Aufgabe: Ermitteln Sie in den folgenden Einträgen jede Zeile, in der das Wort „bounding“ vorkommt, und schreiben Sie diese Zeilen vollständig ab. Dabei kommt es auf die Groß- und Kleinschreibung an.

_ _ _ _

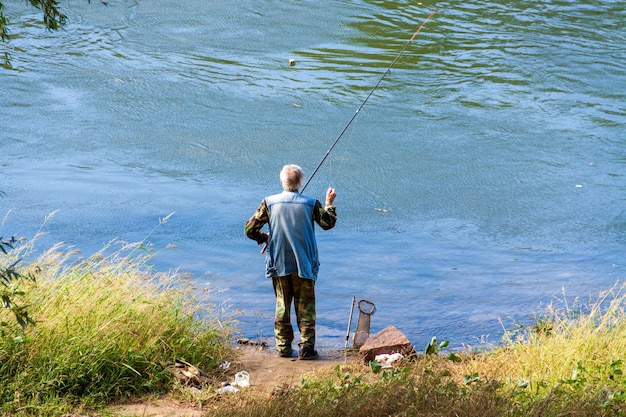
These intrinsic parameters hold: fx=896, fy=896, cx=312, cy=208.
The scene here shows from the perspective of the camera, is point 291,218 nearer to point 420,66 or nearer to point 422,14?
point 420,66

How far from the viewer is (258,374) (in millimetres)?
7105

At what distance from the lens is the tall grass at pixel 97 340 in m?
5.87

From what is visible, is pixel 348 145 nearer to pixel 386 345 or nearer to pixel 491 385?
pixel 386 345

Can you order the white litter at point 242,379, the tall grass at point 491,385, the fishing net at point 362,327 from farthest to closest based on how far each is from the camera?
the fishing net at point 362,327 < the white litter at point 242,379 < the tall grass at point 491,385

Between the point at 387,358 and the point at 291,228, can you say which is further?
the point at 291,228

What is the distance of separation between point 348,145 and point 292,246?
21.8ft

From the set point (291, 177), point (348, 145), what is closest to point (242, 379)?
point (291, 177)

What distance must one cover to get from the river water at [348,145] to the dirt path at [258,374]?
0.55 metres

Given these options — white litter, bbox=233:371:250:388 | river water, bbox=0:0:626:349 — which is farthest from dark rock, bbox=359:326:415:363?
white litter, bbox=233:371:250:388

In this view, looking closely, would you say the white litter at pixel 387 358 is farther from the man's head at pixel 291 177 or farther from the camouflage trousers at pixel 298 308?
the man's head at pixel 291 177

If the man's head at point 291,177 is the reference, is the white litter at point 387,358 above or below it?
below

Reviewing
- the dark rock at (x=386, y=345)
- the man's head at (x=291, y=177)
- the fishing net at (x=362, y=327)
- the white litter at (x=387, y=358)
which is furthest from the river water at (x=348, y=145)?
the man's head at (x=291, y=177)

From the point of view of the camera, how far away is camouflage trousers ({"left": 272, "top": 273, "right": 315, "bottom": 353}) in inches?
296

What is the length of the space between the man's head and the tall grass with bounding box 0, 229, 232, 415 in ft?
3.89
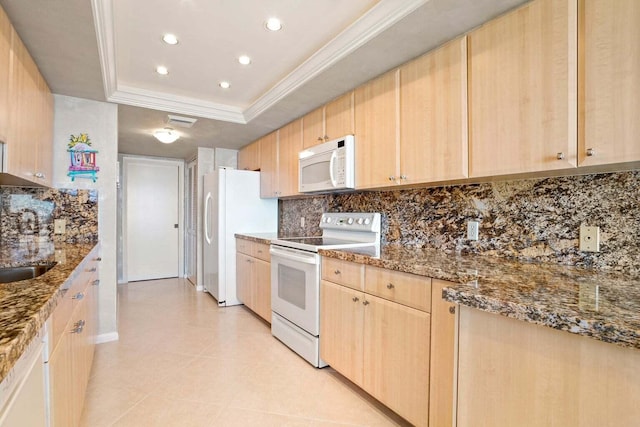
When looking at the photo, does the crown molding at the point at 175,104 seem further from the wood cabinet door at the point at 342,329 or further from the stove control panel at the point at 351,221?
the wood cabinet door at the point at 342,329

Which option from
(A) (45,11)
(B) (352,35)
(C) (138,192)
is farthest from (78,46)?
(C) (138,192)

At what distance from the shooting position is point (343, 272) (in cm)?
212

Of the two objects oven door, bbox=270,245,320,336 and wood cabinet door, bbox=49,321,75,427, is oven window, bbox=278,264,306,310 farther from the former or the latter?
wood cabinet door, bbox=49,321,75,427

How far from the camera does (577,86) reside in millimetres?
1331

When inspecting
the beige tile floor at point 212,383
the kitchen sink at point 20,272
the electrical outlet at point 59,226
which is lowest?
the beige tile floor at point 212,383

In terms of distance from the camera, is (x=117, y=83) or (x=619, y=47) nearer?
(x=619, y=47)

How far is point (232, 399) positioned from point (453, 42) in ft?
8.08

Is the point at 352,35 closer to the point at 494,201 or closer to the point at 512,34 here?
the point at 512,34

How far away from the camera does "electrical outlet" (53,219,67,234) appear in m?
2.71

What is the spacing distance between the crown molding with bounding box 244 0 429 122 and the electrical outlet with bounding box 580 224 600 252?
131 centimetres

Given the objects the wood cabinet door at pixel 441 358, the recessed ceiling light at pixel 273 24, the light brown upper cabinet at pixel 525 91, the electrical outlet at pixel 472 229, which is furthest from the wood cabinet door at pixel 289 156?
the wood cabinet door at pixel 441 358

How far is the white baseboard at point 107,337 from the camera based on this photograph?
284cm

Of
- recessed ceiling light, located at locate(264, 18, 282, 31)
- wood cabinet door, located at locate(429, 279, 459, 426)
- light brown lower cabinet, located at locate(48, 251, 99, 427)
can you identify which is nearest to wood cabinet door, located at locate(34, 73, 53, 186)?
light brown lower cabinet, located at locate(48, 251, 99, 427)

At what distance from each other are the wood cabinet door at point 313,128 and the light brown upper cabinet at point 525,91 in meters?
1.45
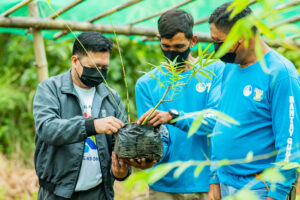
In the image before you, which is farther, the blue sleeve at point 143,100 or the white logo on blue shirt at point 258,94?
the blue sleeve at point 143,100

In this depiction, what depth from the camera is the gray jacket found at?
2.22m

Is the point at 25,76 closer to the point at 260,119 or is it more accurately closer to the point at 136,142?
the point at 136,142

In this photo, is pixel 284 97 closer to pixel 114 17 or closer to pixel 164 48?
pixel 164 48

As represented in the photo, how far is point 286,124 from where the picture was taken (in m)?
1.87

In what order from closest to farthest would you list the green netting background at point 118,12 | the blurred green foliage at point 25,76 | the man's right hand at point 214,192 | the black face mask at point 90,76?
the man's right hand at point 214,192 → the black face mask at point 90,76 → the green netting background at point 118,12 → the blurred green foliage at point 25,76

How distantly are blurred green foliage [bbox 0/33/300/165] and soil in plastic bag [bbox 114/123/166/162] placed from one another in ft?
13.1

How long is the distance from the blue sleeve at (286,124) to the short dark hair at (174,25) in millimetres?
889

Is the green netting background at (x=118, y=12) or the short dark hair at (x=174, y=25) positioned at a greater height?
the green netting background at (x=118, y=12)

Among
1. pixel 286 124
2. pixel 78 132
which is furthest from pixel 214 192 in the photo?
pixel 78 132

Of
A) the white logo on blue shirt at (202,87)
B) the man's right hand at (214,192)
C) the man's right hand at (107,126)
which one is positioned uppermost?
the white logo on blue shirt at (202,87)

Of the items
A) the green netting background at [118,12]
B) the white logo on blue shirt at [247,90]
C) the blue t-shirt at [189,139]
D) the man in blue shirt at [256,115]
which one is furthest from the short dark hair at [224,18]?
the green netting background at [118,12]

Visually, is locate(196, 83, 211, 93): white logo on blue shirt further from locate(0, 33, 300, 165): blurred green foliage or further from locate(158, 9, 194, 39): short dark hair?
locate(0, 33, 300, 165): blurred green foliage

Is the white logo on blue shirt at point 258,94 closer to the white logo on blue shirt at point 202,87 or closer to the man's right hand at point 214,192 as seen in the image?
the white logo on blue shirt at point 202,87

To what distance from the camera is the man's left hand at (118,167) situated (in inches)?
94.7
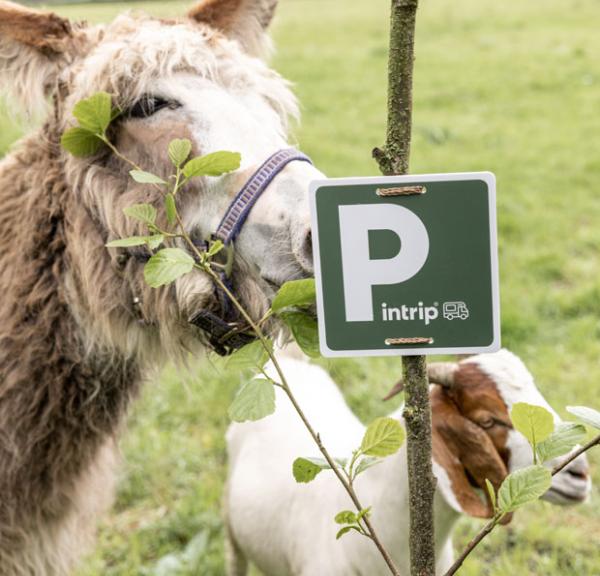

_ _ _ _

Lösung:
What is the length of the space between the man's head and the tall grass with bounding box 0, 229, 232, 415 in ft?
What is the spacing distance between the crown molding with bounding box 244 0 429 122 and the electrical outlet with bounding box 580 224 600 252?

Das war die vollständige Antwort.